Sunday, July 15, 2007
Immunoassays (the ELISA method)
Rather than measuring the rDNA in a sample, immunoassays measure the levels of proteins expressed by DNA sequences inserted by genetic modification. The test works by using anti-bodies specific for proteins encoded by rDNA sequences. One example of a commonly used immunoassay is the Enzyme-Linked Immunosorbent Assay (or the ELISA).
The ELISA relies on a reaction between antibodies (soluble proteins that are produced by the immune system in response to a foreign substance) and a "foreign substance" (typically the inserted protein), called the "antigen". The reaction is detected by a colour change or a flourometric reaction that can be measured quantitatively.
Immunoassays are less sensitive than PCR methods, which means they are less susceptible to false positives caused by minor levels of contamination. However, careful validation of each food type is needed before the test can be performed because of the large diversity of foods. This means that new assays need to be continually developed as new products of biotechnology are developed. Many hundreds of different assays will eventually be required to enable accurate detection methods.
One of the key advantages of this method of analysis is that the results are generally available within minutes. The costs of immunoassays are also much lower than that for PCR techniques (about US$2-10 per sample) however the costs for the assay development and the generation of antibodies and protein standards mean that the up-front costs can be significant.

**RECORD EXCERPTS**
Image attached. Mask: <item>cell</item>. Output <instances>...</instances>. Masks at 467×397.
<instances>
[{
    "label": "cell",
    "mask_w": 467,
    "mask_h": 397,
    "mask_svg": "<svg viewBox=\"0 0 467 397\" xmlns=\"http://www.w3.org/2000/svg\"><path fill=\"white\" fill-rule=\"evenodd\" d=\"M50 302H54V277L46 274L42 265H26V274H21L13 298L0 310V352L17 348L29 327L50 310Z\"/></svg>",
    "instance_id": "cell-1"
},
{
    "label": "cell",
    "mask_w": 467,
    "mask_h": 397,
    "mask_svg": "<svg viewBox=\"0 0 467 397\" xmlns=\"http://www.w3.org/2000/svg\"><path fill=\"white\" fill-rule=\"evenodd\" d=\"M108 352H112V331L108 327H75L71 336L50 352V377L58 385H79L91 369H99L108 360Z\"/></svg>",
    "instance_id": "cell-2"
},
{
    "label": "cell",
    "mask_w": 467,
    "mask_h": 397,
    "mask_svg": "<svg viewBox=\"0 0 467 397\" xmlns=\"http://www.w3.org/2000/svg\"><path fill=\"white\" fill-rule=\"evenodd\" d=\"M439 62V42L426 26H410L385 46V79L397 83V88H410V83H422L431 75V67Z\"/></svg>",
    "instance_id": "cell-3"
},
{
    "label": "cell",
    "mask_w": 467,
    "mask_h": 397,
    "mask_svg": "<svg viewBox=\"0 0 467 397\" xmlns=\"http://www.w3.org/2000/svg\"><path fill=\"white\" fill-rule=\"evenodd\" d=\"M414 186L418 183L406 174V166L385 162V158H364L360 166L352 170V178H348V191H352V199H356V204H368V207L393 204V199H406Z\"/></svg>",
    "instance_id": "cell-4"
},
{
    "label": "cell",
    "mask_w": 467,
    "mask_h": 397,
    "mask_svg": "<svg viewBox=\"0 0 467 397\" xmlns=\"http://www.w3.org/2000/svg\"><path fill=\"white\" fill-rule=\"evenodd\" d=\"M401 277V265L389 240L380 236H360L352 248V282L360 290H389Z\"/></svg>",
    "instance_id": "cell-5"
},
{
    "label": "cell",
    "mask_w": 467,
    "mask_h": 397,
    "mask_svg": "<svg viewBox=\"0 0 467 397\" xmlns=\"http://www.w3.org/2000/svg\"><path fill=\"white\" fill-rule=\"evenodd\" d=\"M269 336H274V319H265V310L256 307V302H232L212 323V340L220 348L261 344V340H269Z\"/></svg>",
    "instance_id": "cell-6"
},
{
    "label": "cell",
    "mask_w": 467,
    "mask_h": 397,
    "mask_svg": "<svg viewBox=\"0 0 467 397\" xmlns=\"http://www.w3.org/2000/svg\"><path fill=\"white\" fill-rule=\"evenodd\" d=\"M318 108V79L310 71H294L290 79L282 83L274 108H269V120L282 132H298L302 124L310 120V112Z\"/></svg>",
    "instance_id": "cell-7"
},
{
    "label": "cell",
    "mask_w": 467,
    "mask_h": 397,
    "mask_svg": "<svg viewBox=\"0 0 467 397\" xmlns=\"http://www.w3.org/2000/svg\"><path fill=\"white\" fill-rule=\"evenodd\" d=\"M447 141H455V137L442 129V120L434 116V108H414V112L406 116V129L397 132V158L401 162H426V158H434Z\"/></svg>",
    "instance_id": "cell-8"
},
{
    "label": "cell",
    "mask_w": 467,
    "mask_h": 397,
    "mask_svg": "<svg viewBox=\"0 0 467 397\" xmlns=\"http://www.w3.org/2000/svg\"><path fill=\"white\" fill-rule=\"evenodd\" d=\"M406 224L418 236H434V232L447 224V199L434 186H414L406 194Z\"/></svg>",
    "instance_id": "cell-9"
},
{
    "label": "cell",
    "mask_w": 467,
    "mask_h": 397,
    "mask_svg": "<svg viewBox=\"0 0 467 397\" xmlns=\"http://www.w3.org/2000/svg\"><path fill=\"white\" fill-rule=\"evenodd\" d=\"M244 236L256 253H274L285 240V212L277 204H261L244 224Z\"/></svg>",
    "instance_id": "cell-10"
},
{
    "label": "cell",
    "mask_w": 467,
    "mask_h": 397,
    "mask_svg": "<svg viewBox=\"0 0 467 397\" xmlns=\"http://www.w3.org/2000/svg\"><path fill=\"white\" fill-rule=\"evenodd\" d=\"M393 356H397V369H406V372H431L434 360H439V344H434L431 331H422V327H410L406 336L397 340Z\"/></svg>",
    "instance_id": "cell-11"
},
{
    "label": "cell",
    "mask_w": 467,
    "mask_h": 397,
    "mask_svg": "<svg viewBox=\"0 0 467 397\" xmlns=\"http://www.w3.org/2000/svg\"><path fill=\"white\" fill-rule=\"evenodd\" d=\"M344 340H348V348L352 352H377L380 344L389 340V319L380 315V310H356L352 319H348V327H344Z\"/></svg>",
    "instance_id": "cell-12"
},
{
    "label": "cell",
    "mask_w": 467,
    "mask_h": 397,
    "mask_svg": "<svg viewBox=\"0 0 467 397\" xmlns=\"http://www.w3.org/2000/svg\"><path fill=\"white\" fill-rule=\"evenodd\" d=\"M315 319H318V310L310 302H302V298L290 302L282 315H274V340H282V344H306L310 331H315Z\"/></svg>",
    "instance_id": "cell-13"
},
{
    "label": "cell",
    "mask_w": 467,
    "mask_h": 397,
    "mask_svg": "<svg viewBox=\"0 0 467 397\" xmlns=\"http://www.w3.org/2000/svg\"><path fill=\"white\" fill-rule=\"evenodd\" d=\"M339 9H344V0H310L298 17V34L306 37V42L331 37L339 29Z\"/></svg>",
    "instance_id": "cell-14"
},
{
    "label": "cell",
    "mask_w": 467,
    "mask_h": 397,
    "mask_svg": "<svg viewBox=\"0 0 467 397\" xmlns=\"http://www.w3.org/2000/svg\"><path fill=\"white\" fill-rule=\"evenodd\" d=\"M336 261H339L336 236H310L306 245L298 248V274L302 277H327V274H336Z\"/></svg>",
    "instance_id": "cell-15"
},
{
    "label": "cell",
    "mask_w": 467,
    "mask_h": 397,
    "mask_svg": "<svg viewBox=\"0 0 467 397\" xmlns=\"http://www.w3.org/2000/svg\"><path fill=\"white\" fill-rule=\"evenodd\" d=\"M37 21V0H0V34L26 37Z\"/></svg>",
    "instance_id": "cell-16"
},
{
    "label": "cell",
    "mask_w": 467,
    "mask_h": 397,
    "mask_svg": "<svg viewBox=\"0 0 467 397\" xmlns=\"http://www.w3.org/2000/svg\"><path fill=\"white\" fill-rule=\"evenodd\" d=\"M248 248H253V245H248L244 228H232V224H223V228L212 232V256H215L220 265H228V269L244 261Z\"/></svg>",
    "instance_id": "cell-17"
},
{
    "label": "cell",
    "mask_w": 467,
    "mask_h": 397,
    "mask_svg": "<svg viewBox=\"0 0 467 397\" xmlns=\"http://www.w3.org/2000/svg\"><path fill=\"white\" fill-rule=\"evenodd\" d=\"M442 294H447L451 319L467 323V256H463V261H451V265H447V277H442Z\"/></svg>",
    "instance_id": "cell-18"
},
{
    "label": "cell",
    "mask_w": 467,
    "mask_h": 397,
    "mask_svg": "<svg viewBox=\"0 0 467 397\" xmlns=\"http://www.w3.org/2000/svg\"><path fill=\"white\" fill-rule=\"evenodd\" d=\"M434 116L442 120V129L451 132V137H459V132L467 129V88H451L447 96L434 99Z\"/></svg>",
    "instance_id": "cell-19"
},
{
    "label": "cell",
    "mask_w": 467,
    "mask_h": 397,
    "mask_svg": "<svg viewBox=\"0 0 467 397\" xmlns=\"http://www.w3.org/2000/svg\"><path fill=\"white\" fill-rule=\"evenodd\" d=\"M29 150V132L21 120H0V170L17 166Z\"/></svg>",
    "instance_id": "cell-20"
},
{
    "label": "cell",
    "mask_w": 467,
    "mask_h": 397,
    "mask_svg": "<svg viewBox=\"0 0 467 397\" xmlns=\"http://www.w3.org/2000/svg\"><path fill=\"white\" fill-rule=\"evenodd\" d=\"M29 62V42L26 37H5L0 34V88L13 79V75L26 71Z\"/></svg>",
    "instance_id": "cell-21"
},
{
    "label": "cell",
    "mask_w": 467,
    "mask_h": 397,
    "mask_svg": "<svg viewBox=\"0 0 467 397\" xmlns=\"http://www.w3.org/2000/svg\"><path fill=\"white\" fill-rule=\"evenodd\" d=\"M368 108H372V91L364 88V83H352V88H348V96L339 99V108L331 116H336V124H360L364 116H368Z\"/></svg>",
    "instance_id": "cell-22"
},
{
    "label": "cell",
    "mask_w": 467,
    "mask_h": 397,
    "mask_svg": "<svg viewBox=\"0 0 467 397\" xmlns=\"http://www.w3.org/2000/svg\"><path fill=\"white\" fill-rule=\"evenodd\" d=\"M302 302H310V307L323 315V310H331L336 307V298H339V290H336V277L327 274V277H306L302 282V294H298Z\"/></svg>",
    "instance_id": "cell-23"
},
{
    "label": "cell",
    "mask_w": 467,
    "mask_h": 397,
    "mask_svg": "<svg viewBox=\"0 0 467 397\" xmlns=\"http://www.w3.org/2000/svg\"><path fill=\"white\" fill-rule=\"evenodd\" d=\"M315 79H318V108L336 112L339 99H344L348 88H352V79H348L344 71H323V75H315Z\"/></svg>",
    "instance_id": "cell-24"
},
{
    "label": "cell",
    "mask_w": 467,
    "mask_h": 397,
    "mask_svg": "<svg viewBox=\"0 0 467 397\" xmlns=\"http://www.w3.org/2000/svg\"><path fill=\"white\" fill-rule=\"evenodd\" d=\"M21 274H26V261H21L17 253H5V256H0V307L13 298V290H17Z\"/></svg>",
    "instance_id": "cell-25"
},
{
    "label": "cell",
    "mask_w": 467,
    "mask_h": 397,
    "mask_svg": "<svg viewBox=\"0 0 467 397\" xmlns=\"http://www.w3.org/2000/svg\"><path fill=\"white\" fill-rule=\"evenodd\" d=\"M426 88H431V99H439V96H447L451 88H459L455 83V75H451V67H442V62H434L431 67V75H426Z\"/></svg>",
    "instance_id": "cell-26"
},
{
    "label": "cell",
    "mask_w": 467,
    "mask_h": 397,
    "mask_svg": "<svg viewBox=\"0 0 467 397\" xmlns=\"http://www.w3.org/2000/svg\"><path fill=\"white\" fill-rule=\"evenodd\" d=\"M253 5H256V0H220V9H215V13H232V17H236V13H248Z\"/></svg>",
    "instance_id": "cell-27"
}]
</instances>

**QUESTIONS TO ANSWER**
1) According to the ELISA text, about how much does an immunoassay cost per sample?
2) List every factor that the ELISA text says makes the up-front costs of immunoassays significant.
3) Continue the ELISA text after its final sentence.

**YOUR WRITTEN ANSWERS**
1) About US$2-10 per sample.

2)
- Assay development
- Generation of antibodies
- Protein standards

3)
One problem with immunoassays is that the technique does not distinguish between different sources of biotechnology-derived rDNA that may express similar protein characteristics. For example, the technique won't detect if a specific protein, such as the Bt protein, is derived from corn or soy. In addition, proteins are denatured by many food processing methods so this technique is more useful for raw foods or food ingredients that have undergone minimal processing.
Sampling methods
The choice of technique largely depends on the type of product being analysed and the availability of equipment and funds for the analysis. Both techniques also share some common problems such as a lack of internationally recognised sampling methods or agreement on the number or size of samples required.
Enzyme immunoassay
Source obtained from: http://en.wikipedia.org/wiki/Enzyme_immunoassay
The Enzyme-Linked ImmunoSorbent Assay, or ELISA, is a biochemical technique used mainly in immunology to detect the presence of an antibody or an antigen in a sample. The ELISA has been used as a diagnostic tool in medicine and plant pathology, as well as a quality control check in various industries.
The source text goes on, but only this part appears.